Vins Chapel Down dans le Kent © Jeff Gilbert/Alay

Ed Mansel Lewis, responsable de la viticulture chez Knight Frank, a déclaré que la demande de terres pour cultiver des vignes avait explosé en raison du réchauffement climatique et qu’un plus large éventail d’acheteurs était entré sur le marché. Outre les habituels retraités fortunés, les nouveaux acheteurs vont des groupes de distribution aux producteurs internationaux, en passant par les maisons de champagne françaises historiques.

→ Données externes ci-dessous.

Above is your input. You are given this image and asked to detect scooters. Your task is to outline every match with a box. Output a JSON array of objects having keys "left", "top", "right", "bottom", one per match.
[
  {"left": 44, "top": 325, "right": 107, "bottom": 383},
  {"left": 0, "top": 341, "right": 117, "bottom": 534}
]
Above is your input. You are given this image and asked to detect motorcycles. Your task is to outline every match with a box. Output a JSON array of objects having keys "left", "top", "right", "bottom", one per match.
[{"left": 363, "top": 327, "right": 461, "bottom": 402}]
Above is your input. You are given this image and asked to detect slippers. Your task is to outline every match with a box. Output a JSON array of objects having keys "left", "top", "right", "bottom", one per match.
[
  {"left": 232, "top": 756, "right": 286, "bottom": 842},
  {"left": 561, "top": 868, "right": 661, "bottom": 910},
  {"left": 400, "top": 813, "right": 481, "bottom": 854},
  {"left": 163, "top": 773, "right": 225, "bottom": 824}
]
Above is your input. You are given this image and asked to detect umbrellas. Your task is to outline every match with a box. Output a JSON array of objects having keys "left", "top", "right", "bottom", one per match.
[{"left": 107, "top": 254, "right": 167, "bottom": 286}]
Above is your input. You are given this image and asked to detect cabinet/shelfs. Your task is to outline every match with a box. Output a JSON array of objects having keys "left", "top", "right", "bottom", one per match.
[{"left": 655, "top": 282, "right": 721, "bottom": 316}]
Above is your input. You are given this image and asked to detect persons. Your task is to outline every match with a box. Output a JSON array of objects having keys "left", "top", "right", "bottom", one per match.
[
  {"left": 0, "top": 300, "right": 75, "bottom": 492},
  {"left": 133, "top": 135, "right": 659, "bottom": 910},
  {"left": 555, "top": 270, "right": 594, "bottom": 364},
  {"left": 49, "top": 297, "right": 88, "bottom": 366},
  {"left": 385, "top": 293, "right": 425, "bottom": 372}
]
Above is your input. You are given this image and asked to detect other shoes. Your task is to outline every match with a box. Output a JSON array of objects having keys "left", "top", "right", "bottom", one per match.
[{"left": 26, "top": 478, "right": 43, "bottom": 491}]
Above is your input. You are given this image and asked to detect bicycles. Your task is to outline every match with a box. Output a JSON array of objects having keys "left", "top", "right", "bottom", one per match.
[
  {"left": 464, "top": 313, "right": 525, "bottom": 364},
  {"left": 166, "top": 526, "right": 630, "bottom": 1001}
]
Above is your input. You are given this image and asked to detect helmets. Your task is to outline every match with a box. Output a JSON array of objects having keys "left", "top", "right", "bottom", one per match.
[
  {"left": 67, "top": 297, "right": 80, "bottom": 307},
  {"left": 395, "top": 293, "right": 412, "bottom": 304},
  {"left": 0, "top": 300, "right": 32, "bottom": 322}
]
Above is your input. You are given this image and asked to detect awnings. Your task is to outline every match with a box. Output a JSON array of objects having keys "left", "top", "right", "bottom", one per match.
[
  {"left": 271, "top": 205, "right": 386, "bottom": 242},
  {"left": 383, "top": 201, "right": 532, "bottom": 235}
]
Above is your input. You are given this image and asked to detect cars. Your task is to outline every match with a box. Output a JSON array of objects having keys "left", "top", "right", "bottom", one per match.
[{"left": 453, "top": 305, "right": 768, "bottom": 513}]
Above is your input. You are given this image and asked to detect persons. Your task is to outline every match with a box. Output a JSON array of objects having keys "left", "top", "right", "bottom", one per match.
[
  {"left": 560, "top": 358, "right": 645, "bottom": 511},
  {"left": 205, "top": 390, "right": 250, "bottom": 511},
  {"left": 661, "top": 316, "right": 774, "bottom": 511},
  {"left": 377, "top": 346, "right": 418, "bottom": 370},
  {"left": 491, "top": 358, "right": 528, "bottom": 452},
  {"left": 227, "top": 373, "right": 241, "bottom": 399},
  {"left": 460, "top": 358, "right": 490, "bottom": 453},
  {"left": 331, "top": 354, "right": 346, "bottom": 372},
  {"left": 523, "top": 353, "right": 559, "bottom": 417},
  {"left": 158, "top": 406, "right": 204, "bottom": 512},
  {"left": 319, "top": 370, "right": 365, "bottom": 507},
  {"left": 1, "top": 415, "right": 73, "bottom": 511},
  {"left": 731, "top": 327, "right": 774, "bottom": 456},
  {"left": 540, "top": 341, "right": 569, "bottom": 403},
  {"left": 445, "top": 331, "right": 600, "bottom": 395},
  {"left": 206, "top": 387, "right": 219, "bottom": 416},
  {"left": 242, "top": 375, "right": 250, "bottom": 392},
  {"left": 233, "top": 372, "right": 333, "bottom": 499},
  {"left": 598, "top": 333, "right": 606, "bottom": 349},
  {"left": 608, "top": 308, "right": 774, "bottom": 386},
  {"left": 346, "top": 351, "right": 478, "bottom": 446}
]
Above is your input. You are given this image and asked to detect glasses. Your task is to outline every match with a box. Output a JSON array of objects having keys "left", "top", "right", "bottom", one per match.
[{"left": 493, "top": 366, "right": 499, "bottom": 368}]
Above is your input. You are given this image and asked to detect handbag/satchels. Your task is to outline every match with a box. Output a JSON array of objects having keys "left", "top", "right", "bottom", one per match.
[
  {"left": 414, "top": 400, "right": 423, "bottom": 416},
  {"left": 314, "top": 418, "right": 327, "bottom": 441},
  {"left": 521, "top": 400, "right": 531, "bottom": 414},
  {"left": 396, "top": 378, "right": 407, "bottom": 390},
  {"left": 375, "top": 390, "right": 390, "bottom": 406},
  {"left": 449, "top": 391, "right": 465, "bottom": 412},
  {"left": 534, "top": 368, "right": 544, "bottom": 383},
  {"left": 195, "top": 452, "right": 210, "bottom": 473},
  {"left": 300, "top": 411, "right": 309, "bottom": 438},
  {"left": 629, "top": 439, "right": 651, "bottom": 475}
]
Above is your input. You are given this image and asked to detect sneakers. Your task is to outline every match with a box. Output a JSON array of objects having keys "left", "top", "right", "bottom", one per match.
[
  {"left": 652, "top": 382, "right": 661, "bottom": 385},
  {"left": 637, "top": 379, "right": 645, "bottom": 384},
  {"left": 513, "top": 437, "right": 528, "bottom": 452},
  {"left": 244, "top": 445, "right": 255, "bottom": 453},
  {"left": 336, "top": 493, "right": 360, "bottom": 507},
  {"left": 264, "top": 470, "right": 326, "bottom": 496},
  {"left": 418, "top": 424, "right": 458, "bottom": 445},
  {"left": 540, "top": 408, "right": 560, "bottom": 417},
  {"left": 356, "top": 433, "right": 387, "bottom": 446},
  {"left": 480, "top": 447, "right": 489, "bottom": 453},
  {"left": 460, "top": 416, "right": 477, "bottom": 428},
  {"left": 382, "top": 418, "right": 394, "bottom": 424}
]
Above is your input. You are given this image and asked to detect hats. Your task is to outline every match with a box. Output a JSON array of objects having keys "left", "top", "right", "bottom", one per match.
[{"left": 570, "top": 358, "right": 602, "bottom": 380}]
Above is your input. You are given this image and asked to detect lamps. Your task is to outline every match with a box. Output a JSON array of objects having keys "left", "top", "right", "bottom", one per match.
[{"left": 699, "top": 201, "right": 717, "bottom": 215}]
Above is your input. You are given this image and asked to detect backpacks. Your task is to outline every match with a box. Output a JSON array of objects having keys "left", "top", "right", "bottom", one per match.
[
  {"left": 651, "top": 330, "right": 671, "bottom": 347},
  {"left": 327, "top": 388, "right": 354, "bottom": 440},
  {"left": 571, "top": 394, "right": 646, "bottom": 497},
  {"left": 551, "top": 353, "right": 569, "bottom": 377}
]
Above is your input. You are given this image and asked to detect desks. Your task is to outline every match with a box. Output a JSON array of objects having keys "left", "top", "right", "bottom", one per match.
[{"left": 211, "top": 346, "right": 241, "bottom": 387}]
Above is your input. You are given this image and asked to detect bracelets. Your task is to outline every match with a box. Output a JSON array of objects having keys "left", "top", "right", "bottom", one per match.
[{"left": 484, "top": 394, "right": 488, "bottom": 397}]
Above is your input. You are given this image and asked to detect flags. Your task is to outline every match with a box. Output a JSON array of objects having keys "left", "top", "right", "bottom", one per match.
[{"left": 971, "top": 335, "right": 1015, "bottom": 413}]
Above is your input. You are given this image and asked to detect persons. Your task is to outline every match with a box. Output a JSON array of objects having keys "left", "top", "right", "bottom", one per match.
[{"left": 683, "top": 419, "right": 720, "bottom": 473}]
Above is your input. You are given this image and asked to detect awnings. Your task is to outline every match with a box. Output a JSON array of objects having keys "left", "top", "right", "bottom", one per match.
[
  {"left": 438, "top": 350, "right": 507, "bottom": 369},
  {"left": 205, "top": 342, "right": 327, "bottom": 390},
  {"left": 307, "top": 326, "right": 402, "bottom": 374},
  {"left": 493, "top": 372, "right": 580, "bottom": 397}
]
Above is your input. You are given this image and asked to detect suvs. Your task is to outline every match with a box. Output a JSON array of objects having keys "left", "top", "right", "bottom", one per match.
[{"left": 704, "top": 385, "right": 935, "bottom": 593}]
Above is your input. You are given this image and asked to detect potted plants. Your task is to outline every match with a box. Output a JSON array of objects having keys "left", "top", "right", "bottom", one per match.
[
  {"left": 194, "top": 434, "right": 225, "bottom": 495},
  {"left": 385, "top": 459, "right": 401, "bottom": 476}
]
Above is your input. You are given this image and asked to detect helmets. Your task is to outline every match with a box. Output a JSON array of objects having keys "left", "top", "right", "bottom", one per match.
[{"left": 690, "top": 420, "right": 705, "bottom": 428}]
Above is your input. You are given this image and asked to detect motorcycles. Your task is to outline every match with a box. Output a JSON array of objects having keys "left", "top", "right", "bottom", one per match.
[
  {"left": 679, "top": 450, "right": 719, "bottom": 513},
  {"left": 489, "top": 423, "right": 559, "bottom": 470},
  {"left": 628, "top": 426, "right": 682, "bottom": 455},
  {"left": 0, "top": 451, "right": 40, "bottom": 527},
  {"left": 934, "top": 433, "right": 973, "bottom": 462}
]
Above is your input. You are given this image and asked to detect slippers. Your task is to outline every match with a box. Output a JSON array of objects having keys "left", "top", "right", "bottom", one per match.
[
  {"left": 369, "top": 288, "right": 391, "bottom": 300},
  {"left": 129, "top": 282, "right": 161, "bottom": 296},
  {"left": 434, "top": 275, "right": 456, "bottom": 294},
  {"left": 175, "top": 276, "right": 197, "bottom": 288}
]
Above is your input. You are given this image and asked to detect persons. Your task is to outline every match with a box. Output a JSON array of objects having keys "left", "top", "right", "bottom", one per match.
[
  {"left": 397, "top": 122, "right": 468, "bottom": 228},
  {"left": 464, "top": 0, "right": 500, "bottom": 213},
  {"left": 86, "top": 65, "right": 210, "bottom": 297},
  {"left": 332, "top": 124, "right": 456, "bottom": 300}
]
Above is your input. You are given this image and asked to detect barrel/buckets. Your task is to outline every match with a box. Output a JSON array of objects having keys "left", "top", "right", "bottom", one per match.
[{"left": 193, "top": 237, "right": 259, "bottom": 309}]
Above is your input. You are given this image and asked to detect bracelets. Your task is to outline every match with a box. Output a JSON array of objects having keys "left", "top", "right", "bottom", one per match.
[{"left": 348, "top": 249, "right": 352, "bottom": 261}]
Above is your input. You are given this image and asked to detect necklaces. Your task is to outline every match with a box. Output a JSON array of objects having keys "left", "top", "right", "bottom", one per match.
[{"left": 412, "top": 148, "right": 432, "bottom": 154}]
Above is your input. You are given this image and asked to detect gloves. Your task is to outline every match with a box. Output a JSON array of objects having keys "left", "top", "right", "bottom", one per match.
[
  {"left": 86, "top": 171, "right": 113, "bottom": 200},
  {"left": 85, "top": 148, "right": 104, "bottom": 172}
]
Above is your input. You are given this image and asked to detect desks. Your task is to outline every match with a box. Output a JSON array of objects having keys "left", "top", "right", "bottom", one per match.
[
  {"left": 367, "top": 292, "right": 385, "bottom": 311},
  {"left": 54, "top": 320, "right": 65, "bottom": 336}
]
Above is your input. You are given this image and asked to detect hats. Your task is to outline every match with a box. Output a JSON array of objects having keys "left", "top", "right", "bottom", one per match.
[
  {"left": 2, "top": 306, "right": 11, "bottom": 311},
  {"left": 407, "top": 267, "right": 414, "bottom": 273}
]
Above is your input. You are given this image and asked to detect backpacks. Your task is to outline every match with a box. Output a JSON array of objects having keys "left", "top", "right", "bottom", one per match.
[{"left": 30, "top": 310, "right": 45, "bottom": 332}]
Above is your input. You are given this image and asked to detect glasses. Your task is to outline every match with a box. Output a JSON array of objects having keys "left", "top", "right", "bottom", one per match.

Les investissements réalisés au cours des cinq dernières années ont déjà conduit à une forte augmentation des plantations. Les terres consacrées à la production viticole sont passées de 2 138 hectares en 2018 à 3 230 hectares répartis aujourd’hui sur 950 vignobles, selon WineGB.

Bien que des conditions météorologiques plus extrêmes aient ajouté de l’incertitude aux récoltes, la perspective de températures constamment plus élevées a offert plus de sécurité aux vignerons et aux investisseurs potentiels lorsqu’il s’agit de planter des raisins qui ne prospéraient autrefois que dans des climats plus chauds.

Une modélisation réalisée par l’Université d’East Anglia a révélé que l’Angleterre et le Pays de Galles devraient se réchauffer jusqu’à 1,4°C pendant la saison de croissance, qui s’étend de mars à octobre, d’ici 2040.

Chapel Down, le plus grand producteur de vin de Grande-Bretagne, a accepté cette année de louer 117 acres dans le Kent, portant ainsi son total de vignobles plantés à 1 023 acres. En juin, le groupe américain Jackson Family Wines a acquis 65 acres de vignes dans la Crouch Valley, dans l’Essex.

« Il a été acheté à un prix nettement supérieur à la valeur des terres agricoles », a déclaré Mansel Lewis, qui a négocié l’achat. « Trouver 65 acres a été assez difficile, alors ils paient pour la rareté. »

Environ 480 millions de livres sterling ont été investis dans les vignobles britanniques au cours des cinq dernières années, selon l’agence immobilière Strutt & Parker. Les meilleures terres se sont vendues jusqu’à 35 000 £ par acre planté, contre 10 800 £ par acre pour une terre arable moyenne.

Graphique à colonnes des tonnes par hectare montrant que 2023 a été une année record pour les vendanges de vin en Angleterre et au Pays de Galles

Certaines entreprises achètent même en Angleterre pour se prémunir contre le risque de températures plus élevées sur d’autres terroirs. Berry Bros. & Rudd et le groupe Symington, qui possède des marques de porto telles que Dow’s et Cockburn’s, ont acquis cette année Hambledon, le plus ancien vignoble commercial du Royaume-Uni, pour 22,3 millions de livres sterling.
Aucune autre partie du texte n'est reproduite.